(DOCUMENT SECTION)
+ + +

Challenging the day-to-day life of public officials in Latin America, on September 30, the Latin American and Caribbean Hub for Transformative Innovation Policy (HUBLAyCTIP) launched a call for public policy initiatives seeking to use the Transformative Innovation framework (IT). The goal was to guide initiatives’ actions towards achieving the Sustainable Development Goals (SDG). The challenge was twofold, that the assistants had available 3 half days to participate in theoretical-practical sessions, and that they were willing to use IT concepts to reflect on and reconsider the proposed initiatives. The invitation was to rethink the assumptions and ways of understanding policy interventions. 8 initiatives were selected, and 7 accepted the challenge and participated in the workshop sessions between October 12 and 14, with 25 participants in total.

+ + +

(DATA FOR ANALYSIS)
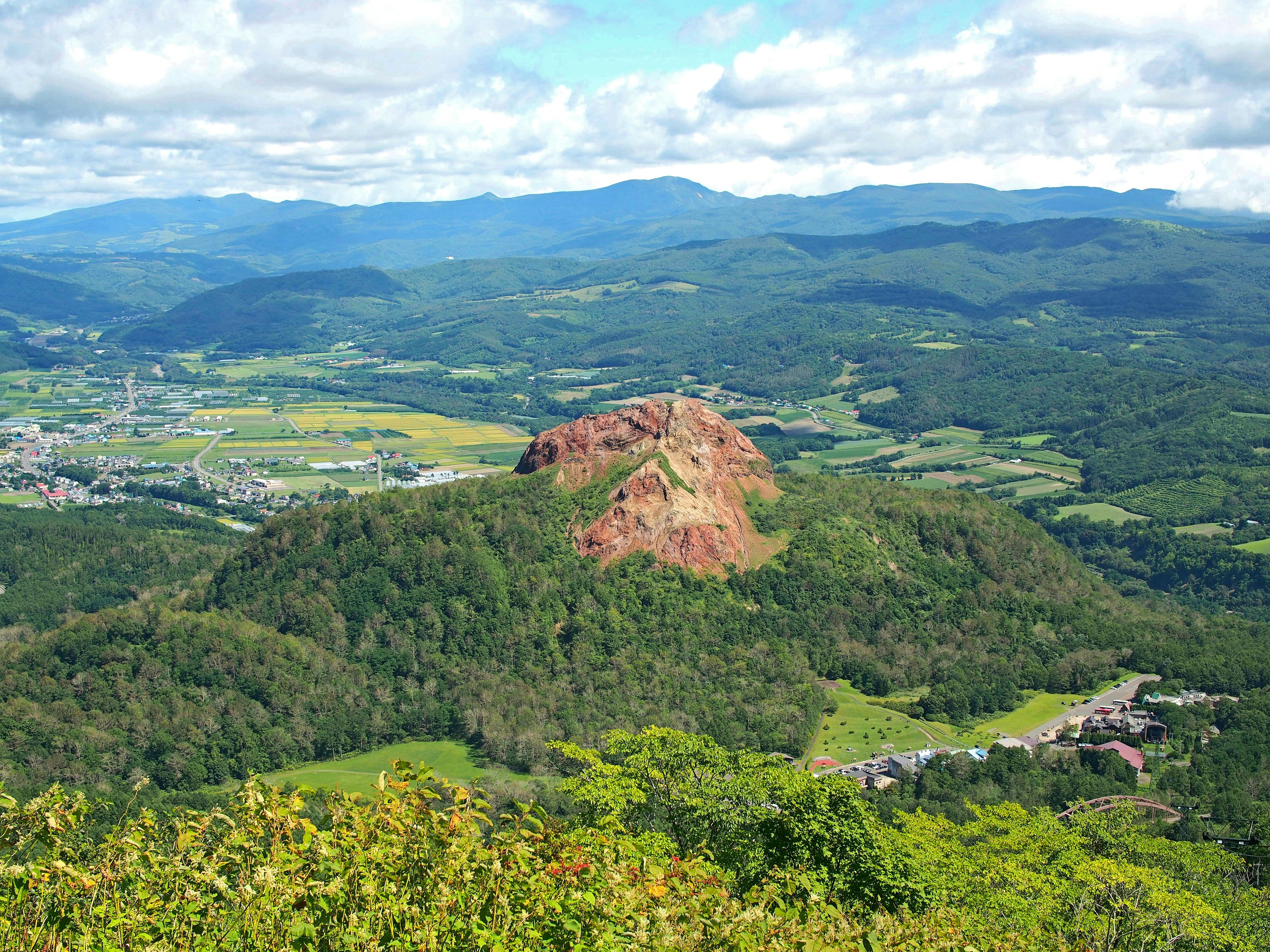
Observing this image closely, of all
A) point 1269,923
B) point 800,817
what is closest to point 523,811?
point 800,817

+ + +

(YOUR INSTRUCTIONS) Can you continue the article on the HUBLAyCTIP transformative innovation policy workshop, picking up after its final sentence? This data comes from a separate source, unrelated to the article.

(SOLVED PROBLEM)
The aspirations and policy narratives postulated and worked on during the workshop account for a new STI agenda in Latin America framed by the SDGs. The initiatives address issues of productive development and agriculture, environmental pollution, tropical dry forest biodiversity conservation, protection and inclusion of ancestral knowledge, as well as organizational changes to enhance the impact of community-based and grassroots STI support programs around water use and energy access. This diverse portfolio showed some principles of TIP. However, aspects like systemic vision, directionality, and bottom-up policy conception were less evident among the initiatives. These aspects were widely discussed during the sessions as they are TIP principles.
Tools to Support the Formulation and Implementation of TIP
The workshop was designed to facilitate dialogue and reflection by public policy actors through practical exercises based on TIP methodology and conceptual framework. The three days began with an introductory seminar on the main concepts to be used during the practical exercise where each team worked around their initiative with the support of one or two facilitators. To this end, HUBLAyCTIP designed interactive tools around the main concepts of TIP that guided group work and collective reflection in plenary sessions.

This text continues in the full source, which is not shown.